12 thoughts on “Nice parking a$%hole: Leading with compassion”

  1. I am so sorry for your loss Dominique. It is indeed a very trying time and deserves compassion. Your reaction to the note was well placed and how you later analyzed the situation to give the benefit of the doubt to someone who may or may not deserve it surely showed that we must be compassionate and mindful of others at all times. Thank you for bringing me down to reality. Thank you for your thoughtfulness in your time of grieving.

    1. Dominique Dennery

      Thank you Barbara. I was touched by your comment. Loss opens our eyes to what is truly important. Wishing you all the best.

  2. This is a very moving blog Dominique, which reminds us all to take pause and be more compassionate – to look for the humanity in others when we see someone falter – rather than rush to judgment.

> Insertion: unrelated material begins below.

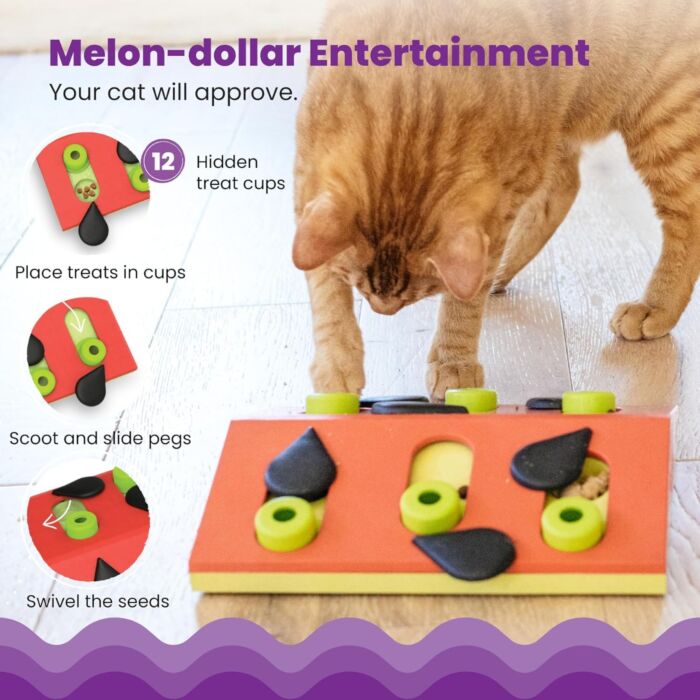 Petstages 貓玩具 - 西瓜拼盤 (難度2: 低階)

Sending you love and holding space as you remember your beautiful Mom … she certainly passed along her strong values that allow you to turn such a difficult circumstance into a lesson about compassion. Hugs

    1. Dominique Dennery

      Lisa, thank you for your support during these times. Your comment gives me pause to reflect too. Mom did model for us what it is to be kind and compassionate and I aspire to follow her example. Speaking of which, you are such a model and I wish you the best with your book and foundation to help bring compassion to the workplace!

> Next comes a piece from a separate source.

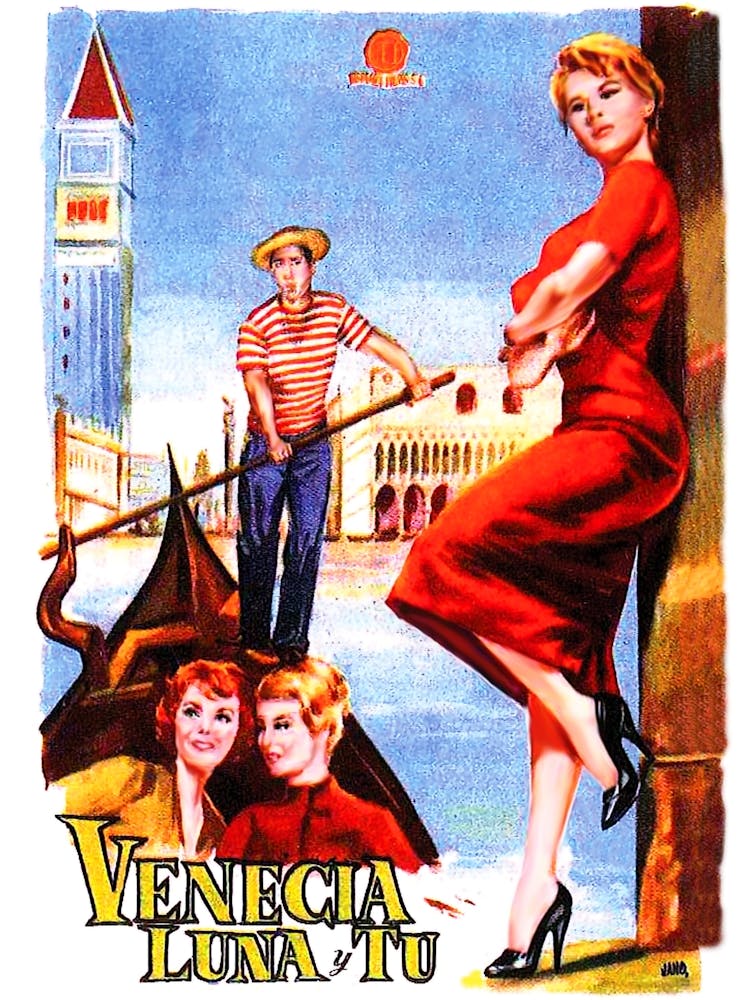 Venice, The Moon And You, Vintage Movie Poster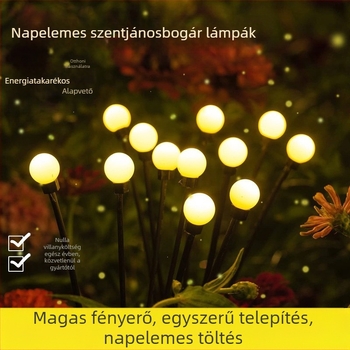 Amazon forró eladású, kiváló minőségű szentjánosbogár lámpák gyep Courtyard Park kültéri napelemes plug-in lámpák tájvilágítás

  3. I’m sorry for your loss Dominique. Thank you for your blog. It’s an important message that I will remember in my day-to-day encounters.


    1. Dominique Dennery

      Thank you Hilary. I read your lovely message but could not find words then. Responses like yours encourage me to keep on writing!Take care.

  4. My sincere sympathies Dominique to you and your family.

    Having had an opportunity to meet your mom at sculpture exhibit showed me what a beautiful and smart woman she was. I see where you get it from.

    Thanks for sharing your feelings and your advice on compassion which we often forget in our chase from one thing to another with no time for retrospective nor compassion for ourselves/others.

    1. Dominique Dennery

      Yogi, I wanted to say thank you for your words about my Mom. Also, your comment about us chasing life and not reflecting. So true. A loss does force a person to be still and feel her humanity. Hope you and yours are well. Take care!

  5. How, just wow. I love that you are brave and honest and compassionate Dominique. Thank you for a beautiful reminder of life’s lesson to be good to one another. You are right, we never never know what life’s experiences one has had to make them the way they are… I sometimes think we all need a tattoo on our hand to look down and remind us “HUMAN.” Good days, bad days, anger, hurt, damage, compassion – the works. I am sure my instinct upon reading the note would have been anger. I love your honesty of your hurt (yup…would have been hurt), numbness (could not have dealt with that on top of the grief), and anger. I love where you ended up .. forgiveness. I don’t know if I’d have gotten there without true time to reflect.. and you my dear, do this. Your reflection on these lessons in order to let go – inspiring. This was a great reminder from a woman that practices what she shares…and yay, it gave me something lovely to think about in growth today! xoxo Sending you a beautiful hug on this sunny albeit cold Friday. J

    1. Dominique Dennery

      Jules, my reply never made it to the page. life was a blur after losing Mom and witnessing Dad’s last week. Thank you so much for your lovely words. I remember reading them and being moved by your compassion and wise observations. The tattoo sounds like an excellent idea. At birth! Thank you for your encouragement. It is true that writing about these experiences is cathartic and does enable me to let go and grow. Big hug to you wise soul!